GAs may have a tendency to converge towards local solutions[?] rather than global solutions[?] to the problem to be solved
as time goes on each generation will tend to have multiple copies of successful parameter lists, which require evaluation, and this can slow down the processing
the most important genetic operators are selection and crossover. Mutation is only necessary to ensure that potential solutions are not lost.

It is also important to note that there are several different variants of the basic GA algorithm. The simplest algorithm represents each parameter list as a bit string. Typically numeric parameters can be represented by integers, though it is possible to use floating point representations. The basic algorithm performs crossover and mutation at the bit level. Other variants treat the parameter list as lists of numbers, and crossover and mutation are performed so as to respect number boundaries.

Genetic algorithms are known to produce good results for some problems.
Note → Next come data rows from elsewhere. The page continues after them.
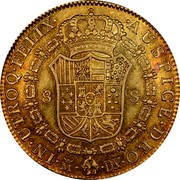 Spain 8 Escudos Carlos III 1786 DV KM# 409.1a 8 S IN UTROQ FELIX AUSPICE DEO coin reverse Spain 8 Escudos Carlos III 1786 DV KM# 409.1a 8 S IN UTROQ FELIX AUSPICE DEO coin reverse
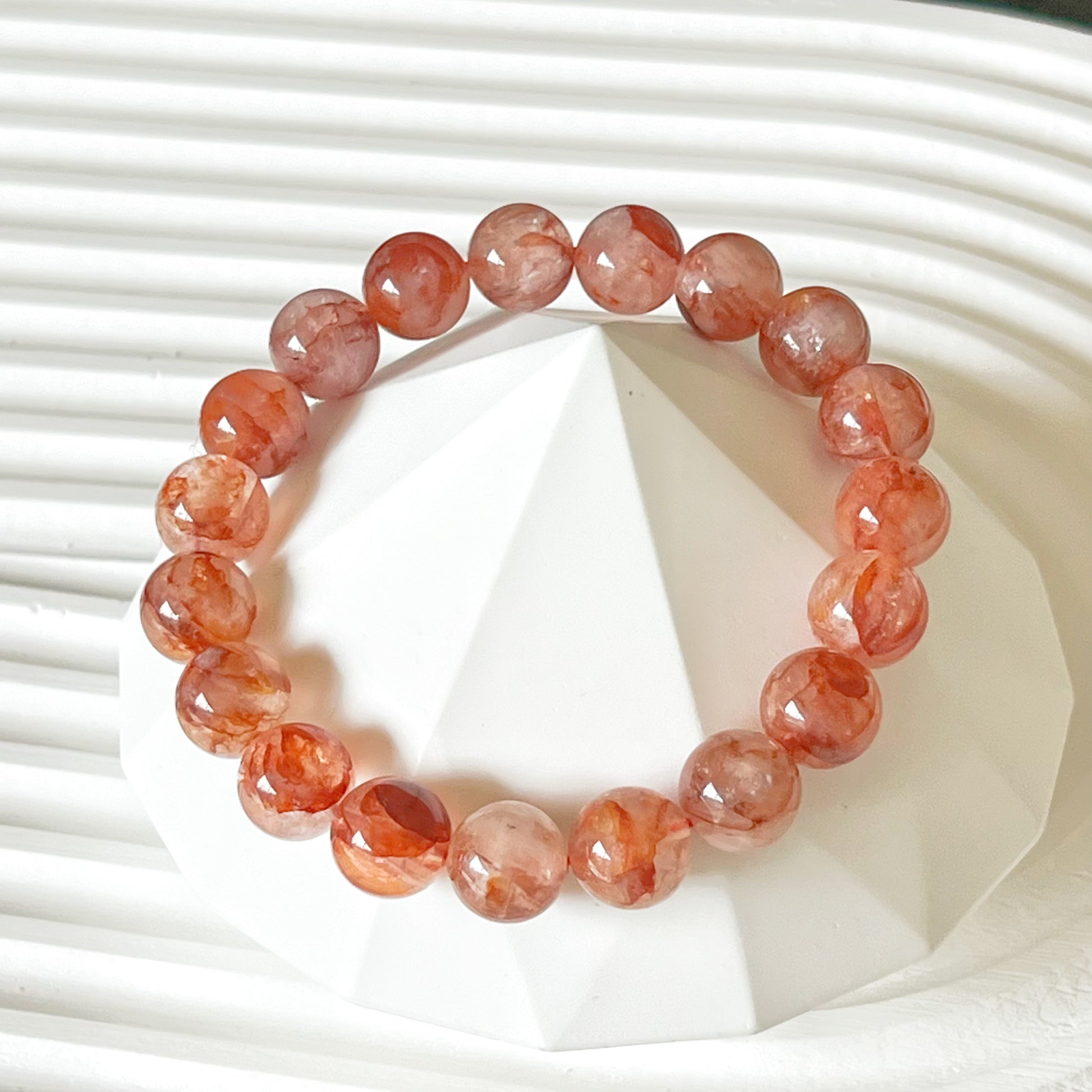 Root Chakra Hematoid Fire Quartz Crystal Bracelet-Ninaouity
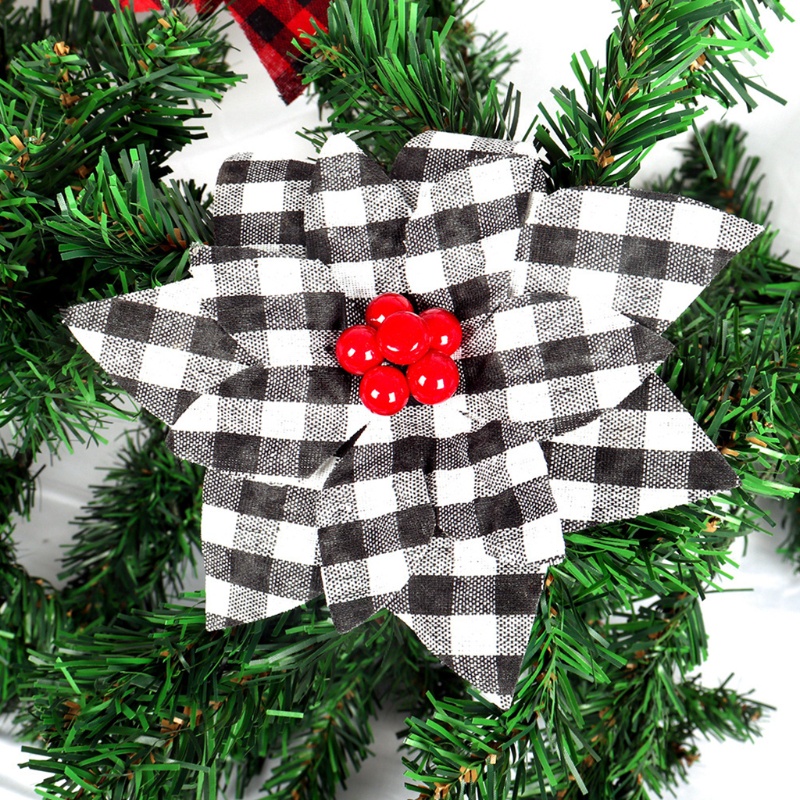 1 Set 5 Bông Hoa Poinsettia Trang Trí Giáng Sinh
Their major disadvantage is that they are relatively slow, compared to other methods, such as random optimisation. Recent speed improvements have focused on speciation, wherein cross-over can only occur if individuals are closely-enough related.

Genetic programming is a technique developed by John Koza, which is similar, but in which computer programs are modified, and evaluated in the optimisation process. Genetic programming algorithms typically require running time which is orders of magnitude greater than a GA algorithm, but may be able to solve some problems which GAs cannot do easily. Genetic programming also uses internal data structures which are based on the use of tree structures to represent the computer programs for adaptation, rather than list structures which are used in genetic algorithms.